Thursday, December 2, 2010

Cancelled Missions and The Resulting F-Bombs


Time does fly when you're having fun. It also appears to fly when in a combat zone. It is now December. It has also been a week since Thanksgiving, and also, my last post. We've had some missions go well, some missions not go at all, and a whole lot of nothing going on...which I've found to be good. On just about every mission we go on, we are provided escort by either the Iraqi Army (IA) or the Iraqi Federal Police (IP). If they don't show up, we scrap the mission and call it a day...just part of our agreement with the Iraqi government. Frustrating? Sure. 2 missions in row were cancelled earlier this week due to IPs not showing up to escort us into the city. One of these we found out about the night before, which provided a nice day off...a precious commodity, as I think I've mentioned before.

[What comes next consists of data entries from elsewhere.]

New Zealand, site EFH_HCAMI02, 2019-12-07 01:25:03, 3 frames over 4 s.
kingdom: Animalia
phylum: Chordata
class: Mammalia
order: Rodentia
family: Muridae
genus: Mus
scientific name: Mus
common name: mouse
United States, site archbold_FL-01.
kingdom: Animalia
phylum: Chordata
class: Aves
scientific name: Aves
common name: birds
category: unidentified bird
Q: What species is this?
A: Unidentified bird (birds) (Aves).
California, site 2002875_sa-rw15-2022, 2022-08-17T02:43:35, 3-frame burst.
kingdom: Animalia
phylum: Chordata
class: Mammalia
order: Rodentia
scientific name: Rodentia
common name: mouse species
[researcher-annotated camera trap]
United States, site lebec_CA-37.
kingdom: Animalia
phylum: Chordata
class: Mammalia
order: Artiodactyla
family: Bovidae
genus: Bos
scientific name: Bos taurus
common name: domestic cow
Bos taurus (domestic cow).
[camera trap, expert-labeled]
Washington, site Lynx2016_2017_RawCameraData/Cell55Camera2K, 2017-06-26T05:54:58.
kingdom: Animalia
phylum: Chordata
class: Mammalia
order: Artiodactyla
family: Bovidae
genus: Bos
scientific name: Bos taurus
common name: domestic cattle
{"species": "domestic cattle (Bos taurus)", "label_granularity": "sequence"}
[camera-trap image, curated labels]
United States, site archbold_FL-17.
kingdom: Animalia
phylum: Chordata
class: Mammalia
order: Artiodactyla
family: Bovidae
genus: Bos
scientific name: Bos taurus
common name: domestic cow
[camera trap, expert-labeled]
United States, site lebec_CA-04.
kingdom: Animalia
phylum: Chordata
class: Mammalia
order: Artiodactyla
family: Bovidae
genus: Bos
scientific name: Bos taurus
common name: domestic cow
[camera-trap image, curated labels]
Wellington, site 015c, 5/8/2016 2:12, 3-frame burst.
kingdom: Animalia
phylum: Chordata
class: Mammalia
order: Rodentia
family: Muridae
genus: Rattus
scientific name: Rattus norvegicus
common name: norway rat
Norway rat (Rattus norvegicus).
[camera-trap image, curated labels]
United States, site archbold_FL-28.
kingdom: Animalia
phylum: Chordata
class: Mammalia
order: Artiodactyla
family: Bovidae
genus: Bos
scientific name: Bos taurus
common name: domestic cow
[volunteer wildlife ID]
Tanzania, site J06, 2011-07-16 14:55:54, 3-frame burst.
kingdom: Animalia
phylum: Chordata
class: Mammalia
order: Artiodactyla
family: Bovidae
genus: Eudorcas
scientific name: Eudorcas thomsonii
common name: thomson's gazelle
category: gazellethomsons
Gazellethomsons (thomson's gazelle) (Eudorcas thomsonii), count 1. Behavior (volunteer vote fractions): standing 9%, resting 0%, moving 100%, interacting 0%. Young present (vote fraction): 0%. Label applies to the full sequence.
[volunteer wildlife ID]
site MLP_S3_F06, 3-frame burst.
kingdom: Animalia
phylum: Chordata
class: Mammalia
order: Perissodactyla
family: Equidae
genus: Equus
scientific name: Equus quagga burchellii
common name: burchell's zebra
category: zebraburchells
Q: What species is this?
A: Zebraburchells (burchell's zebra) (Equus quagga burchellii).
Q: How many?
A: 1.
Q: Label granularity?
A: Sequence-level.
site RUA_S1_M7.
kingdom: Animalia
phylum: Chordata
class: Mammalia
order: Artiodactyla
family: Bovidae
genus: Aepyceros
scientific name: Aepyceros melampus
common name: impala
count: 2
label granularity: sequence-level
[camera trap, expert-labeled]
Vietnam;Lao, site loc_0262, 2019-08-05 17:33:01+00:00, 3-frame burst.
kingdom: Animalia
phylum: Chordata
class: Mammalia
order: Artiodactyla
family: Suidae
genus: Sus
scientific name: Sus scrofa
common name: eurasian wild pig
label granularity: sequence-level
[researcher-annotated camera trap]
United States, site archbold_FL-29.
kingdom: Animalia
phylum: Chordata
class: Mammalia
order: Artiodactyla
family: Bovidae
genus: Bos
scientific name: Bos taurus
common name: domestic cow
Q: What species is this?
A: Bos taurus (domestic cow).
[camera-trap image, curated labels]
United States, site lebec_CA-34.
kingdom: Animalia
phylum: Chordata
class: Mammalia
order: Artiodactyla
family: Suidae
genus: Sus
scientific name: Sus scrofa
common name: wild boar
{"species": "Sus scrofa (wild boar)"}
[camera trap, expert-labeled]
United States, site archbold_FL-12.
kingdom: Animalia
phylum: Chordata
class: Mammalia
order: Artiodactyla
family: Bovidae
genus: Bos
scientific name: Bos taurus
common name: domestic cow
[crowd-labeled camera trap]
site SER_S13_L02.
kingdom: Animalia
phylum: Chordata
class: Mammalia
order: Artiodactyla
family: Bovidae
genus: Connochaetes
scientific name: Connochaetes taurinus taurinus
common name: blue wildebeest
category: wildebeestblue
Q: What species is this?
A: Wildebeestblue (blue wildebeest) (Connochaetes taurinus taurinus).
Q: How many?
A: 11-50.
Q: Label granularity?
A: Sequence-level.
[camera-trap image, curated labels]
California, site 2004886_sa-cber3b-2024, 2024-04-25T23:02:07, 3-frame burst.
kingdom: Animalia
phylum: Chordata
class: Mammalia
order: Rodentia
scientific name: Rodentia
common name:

However, the other mission we didn't find out about until we waited at the gate for nearly an hour. That proves to be the most frustrating. Every mission that we do here requires hours of planning, regardless of how mundane or monotonous it may seem. Along with the planning goes hours of preparation, whether that be fueling the trucks, checking radios, equipment, water, etc... We're often out on the trucks hours before we actually roll out the gate. Along with all of that, there is a period of mental preparation. While we haven't had any direct action with bad guys, we must prepare ourselves for that event with every trip "outside the wire." Even the most goofy guy in the platoon has to get a little amped up and show his war face from time to time. In the event of a mission cancellation at the gate, it is as if all the preparation leading up to the gate was for naught. So, that feeling combined with being amped up and ready to fight makes for expletive-laced, but rather quiet (and usually humorous*), ride back to the house. I really think our Iraqi counterparts are just trying to keep us on our toes. Good training.


* - Many of our missions involve the Provincial Reconstruction Team from the US State Department. That involves us taking "suits" to various places around the Ninevah Province. Most of these guys are pretty nice and cooperative. It's clear they don't like riding around town in our trucks with body armor and helmets on, but the rules are there for a reason...we had a PRT member catch an ammo can with her helmet-less head a few months ago...she's ok now. Anyhoo...On one particular cancelled mission the other day, we had a passenger mention to my platoon sergeant how he'd overheard the "f-word over 30 times." He actually spelled it out for him, but I don't feel I need to. The PRT fellow couldn't remember what truck it was, but it really didn't matter. My platoon sergeant laughed. I remember, though, and we're careful to not talk so loudly when he's in our vehicle these days.